On 11-06-17 06:51 PM, Jed Rothwell wrote:
Someone here said that Rossi is offering "an appeal to authority." Strictly speaking, he is not.

Yes, he is. His evidence that the steam is dry is "So-and-so says so." But no data is presented to back So-and-so's opinion; all we have is a bare conclusion by someone who is "an authority". What probe was used? What property of the effluent was measured? What was the measured value? Nobody knows! What are the error bars on the dryness measure? What's that, they don't have any? Oh, no, of course not -- it's an absolute statement: "It's *dry*".

If that's not "appealing to an authority" then I don't know the meaning of simple English sentences.

Jed has speculated that Rossi has performed his own simple tests to determine if the steam is dry (pass hand through steam, judge by feel) but AFAIK no evidence has ever been shown that even such simple tests were done.


That would be a logical fallacy, called a "Fallacious Appeal to Authority, Misuse of Authority":

http://www.nizkor.org/features/fallacies/appeal-to-authority.html

Bosh. Their definition is far narrower than the way the phrase "appeal to authority" is actually used, and is far narrower than makes sense.

The argument "Joe said so", by itself, is never deductively valid, never fully conclusive, no matter how much of an authority Joe is. It only becomes a solid argument when we can not only quote Joe, but also cite the evidence Joe used to arrive at that conclusion.

In this case, Rossi has quoted an authority regarding the steam ... but the evidence used by that authority has never been revealed. Consequently, we are left with a simple "appeal to authority", which, by itself, can never prove anything.

Show us the data -- heck, just tell us what measurement was actually done and what probe was really used to do it -- and then we'll have some evidence that the steam was dry (or wasn't). But without that, we have nothing but -- well -- hot air.

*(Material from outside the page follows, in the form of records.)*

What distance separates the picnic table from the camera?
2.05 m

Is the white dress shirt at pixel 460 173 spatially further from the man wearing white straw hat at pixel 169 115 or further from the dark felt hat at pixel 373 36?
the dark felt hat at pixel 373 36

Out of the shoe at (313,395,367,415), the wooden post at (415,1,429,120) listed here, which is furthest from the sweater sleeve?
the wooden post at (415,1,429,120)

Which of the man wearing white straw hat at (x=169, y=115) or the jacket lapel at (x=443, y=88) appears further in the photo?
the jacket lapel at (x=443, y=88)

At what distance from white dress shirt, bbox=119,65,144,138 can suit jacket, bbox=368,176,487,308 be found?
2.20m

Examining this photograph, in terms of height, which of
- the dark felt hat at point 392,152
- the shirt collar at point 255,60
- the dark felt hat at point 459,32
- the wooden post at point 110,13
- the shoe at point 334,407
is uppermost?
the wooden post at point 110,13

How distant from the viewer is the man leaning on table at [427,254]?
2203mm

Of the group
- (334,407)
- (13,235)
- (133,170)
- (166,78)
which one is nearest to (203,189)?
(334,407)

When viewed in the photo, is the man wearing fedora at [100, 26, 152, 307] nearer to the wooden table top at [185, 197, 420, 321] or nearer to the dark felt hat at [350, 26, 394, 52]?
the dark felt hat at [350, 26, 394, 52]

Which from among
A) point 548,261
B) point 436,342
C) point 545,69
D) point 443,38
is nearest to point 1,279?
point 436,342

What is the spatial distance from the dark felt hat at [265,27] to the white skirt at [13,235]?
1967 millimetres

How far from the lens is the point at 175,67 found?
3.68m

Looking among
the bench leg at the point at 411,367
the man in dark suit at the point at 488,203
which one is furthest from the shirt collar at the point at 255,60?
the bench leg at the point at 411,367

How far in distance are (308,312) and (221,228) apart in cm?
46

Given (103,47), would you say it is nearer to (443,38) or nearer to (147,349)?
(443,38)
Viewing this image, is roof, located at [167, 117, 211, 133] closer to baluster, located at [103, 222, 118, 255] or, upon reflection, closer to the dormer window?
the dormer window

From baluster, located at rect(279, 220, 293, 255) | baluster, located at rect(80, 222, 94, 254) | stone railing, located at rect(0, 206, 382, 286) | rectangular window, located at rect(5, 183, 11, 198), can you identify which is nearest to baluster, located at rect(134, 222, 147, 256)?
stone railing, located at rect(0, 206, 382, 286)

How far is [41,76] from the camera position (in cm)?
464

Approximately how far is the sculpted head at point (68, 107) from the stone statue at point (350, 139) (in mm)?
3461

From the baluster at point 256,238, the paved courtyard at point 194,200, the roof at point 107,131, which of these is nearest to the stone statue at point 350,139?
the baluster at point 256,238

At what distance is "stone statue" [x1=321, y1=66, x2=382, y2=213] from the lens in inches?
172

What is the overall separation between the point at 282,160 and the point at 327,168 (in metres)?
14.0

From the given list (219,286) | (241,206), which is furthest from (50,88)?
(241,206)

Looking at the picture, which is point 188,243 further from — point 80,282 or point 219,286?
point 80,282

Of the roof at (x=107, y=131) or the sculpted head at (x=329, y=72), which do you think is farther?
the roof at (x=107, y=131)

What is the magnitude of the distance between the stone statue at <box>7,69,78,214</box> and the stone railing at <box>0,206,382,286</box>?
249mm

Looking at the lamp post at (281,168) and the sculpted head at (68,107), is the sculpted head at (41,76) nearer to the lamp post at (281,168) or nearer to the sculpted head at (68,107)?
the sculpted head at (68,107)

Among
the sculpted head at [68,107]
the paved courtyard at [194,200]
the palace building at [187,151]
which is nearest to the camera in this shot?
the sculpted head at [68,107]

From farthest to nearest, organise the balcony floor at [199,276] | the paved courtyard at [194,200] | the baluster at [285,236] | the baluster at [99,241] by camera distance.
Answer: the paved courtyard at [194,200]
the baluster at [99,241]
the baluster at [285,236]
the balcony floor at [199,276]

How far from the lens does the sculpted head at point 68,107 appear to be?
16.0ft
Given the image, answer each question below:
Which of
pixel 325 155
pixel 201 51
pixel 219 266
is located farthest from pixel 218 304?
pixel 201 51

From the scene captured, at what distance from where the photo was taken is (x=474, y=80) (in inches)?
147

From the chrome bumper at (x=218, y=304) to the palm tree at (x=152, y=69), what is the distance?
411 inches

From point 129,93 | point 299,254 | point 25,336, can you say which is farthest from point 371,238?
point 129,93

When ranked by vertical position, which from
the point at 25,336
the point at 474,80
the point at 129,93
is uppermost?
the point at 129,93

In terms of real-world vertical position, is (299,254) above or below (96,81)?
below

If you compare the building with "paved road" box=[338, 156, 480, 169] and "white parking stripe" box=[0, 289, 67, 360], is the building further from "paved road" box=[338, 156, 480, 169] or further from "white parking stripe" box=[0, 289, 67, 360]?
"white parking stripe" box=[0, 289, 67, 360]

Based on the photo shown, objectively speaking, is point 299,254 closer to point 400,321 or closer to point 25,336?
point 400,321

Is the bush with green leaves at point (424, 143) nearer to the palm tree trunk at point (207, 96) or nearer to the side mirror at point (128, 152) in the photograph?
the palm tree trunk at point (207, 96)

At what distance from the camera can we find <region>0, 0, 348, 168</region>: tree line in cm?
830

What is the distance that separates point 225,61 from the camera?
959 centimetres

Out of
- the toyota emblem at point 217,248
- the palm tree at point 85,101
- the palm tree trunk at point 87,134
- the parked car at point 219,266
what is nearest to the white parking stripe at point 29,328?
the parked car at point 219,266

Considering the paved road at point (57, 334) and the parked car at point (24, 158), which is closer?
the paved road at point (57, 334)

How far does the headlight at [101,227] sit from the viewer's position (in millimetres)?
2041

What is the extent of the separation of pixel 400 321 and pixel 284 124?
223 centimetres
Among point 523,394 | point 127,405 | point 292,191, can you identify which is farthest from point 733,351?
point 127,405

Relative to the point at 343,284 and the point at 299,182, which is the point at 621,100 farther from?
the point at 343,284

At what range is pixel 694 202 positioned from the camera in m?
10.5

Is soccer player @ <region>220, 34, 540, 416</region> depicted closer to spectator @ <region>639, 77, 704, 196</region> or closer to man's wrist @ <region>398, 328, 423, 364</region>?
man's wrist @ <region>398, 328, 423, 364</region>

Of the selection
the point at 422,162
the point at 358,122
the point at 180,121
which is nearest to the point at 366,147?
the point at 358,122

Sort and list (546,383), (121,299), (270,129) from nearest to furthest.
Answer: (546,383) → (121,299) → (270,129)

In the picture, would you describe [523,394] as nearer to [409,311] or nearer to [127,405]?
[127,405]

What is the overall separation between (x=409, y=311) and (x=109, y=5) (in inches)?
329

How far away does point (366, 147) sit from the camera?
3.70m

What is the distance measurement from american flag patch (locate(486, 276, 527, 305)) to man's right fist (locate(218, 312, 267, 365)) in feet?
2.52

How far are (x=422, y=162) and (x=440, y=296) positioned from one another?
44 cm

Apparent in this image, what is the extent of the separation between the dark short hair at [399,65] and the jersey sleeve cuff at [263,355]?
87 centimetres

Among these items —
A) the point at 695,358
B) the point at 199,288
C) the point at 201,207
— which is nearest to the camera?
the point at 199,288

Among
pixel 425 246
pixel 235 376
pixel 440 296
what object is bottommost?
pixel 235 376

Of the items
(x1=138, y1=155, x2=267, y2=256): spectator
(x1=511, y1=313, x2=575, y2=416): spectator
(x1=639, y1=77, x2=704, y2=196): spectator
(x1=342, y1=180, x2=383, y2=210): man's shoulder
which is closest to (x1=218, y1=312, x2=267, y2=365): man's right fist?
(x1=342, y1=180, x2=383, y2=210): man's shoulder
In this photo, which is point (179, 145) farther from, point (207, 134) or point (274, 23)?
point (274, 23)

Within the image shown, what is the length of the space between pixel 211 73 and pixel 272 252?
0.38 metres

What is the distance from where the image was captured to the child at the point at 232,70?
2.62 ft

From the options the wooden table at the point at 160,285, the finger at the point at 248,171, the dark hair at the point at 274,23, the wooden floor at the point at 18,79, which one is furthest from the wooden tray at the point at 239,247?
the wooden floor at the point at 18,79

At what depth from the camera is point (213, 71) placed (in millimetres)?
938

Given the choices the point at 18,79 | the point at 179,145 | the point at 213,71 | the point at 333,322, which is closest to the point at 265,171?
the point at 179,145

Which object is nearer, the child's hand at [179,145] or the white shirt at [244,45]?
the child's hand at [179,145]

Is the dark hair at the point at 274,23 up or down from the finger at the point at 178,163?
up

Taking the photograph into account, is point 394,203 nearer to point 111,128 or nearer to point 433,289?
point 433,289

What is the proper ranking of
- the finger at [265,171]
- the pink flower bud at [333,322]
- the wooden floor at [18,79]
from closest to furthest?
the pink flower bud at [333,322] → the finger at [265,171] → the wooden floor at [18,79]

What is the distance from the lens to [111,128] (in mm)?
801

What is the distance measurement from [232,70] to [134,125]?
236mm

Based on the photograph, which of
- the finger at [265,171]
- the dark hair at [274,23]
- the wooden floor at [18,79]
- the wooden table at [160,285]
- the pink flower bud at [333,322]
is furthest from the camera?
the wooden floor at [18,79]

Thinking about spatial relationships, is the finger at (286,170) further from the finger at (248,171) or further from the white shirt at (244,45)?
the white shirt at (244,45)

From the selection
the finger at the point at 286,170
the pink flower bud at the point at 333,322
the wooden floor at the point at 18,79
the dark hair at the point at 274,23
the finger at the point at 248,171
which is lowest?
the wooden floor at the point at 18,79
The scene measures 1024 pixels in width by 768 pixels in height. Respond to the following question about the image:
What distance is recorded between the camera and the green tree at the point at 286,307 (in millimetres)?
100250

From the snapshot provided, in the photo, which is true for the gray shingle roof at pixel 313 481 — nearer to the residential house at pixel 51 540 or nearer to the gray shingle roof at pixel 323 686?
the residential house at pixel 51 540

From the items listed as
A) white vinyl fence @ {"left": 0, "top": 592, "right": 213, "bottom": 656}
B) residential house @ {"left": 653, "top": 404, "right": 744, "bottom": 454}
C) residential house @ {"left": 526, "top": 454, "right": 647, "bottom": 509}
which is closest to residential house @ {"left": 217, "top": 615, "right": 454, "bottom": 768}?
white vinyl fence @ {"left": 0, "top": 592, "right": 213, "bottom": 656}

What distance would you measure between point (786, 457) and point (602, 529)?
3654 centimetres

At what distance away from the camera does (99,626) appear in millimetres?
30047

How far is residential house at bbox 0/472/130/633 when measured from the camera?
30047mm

Rossi is citing actual, bona fide authorities in the relevant field such as Dr. Galantini. That is a legitimate thing to do ...

Not with a complete lack of cited data, not in any scientific forum. Galantini can say "It's dry!" 'till he's blue in the face, but unless he's willing to add something like, "And I know that because I measured XYZ property and it was less than ZYX value" it's just so much noise.

This is the difference between science, and everything else: In religion, in the military, in government, in business, in school, you can say "Joe Blow Honcho said we should all JUMP!" and everybody jumps. In science, you can say "Joe Blow Honcho said we should all JUMP!" and the usual response is, "What was his reasoning, and what's his data?"

Galantini said "It's dry". So, that's nice; if he'd said "It's sopping wet" it would have been Game Over. But where's his data?